Exercise task — Can you reproduce, word for word, only the lines of the entries below that start at the line with "How much distance" and stop after the line with "point 274,162 <"?

Items —
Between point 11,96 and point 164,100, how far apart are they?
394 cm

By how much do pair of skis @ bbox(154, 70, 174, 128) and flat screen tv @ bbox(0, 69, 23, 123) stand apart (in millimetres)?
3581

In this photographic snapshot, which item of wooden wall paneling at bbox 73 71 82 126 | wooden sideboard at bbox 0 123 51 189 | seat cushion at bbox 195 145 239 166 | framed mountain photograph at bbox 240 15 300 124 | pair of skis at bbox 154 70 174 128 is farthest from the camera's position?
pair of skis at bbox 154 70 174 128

--

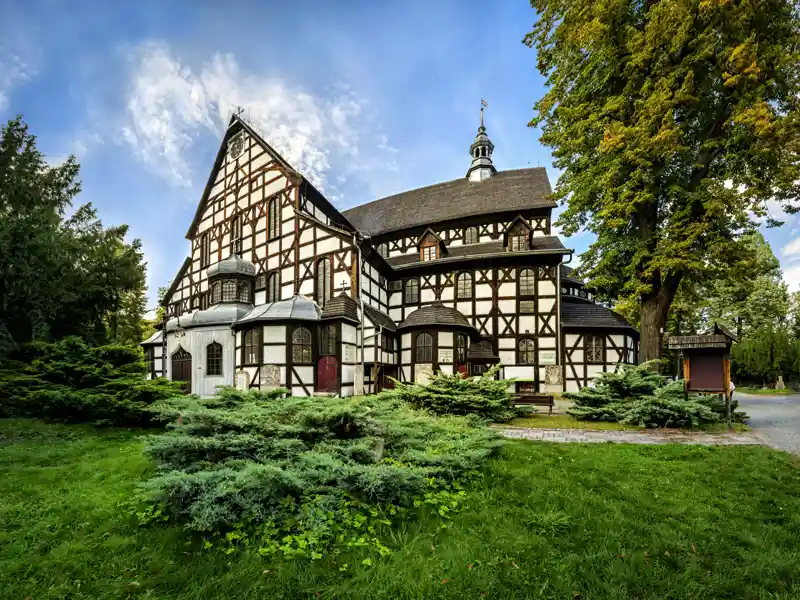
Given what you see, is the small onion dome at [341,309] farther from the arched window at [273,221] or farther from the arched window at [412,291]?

...

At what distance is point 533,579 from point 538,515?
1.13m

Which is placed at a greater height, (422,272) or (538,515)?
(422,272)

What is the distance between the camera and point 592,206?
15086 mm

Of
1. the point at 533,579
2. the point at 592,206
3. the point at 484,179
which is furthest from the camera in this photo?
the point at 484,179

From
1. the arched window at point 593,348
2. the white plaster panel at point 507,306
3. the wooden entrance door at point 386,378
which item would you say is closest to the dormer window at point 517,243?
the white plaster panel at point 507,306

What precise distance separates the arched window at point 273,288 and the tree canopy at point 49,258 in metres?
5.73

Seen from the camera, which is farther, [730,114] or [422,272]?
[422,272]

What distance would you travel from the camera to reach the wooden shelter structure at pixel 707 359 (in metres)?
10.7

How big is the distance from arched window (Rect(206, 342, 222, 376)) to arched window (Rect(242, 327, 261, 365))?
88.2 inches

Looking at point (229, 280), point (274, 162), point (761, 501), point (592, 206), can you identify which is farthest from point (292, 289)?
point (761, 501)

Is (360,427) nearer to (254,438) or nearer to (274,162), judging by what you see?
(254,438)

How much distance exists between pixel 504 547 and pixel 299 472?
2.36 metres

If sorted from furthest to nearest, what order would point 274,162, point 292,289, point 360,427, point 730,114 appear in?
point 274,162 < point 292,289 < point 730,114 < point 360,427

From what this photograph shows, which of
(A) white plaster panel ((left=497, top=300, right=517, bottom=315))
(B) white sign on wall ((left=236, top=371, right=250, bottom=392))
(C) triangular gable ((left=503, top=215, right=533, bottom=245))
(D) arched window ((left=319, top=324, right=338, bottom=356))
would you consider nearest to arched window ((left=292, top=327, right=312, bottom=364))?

Output below —
How much distance exists between pixel 504 547 and pixel 299 472?
2.36 metres

If sorted from furthest to nearest, what order would point 274,162, point 292,289, point 360,427, point 730,114 appear in?
point 274,162 < point 292,289 < point 730,114 < point 360,427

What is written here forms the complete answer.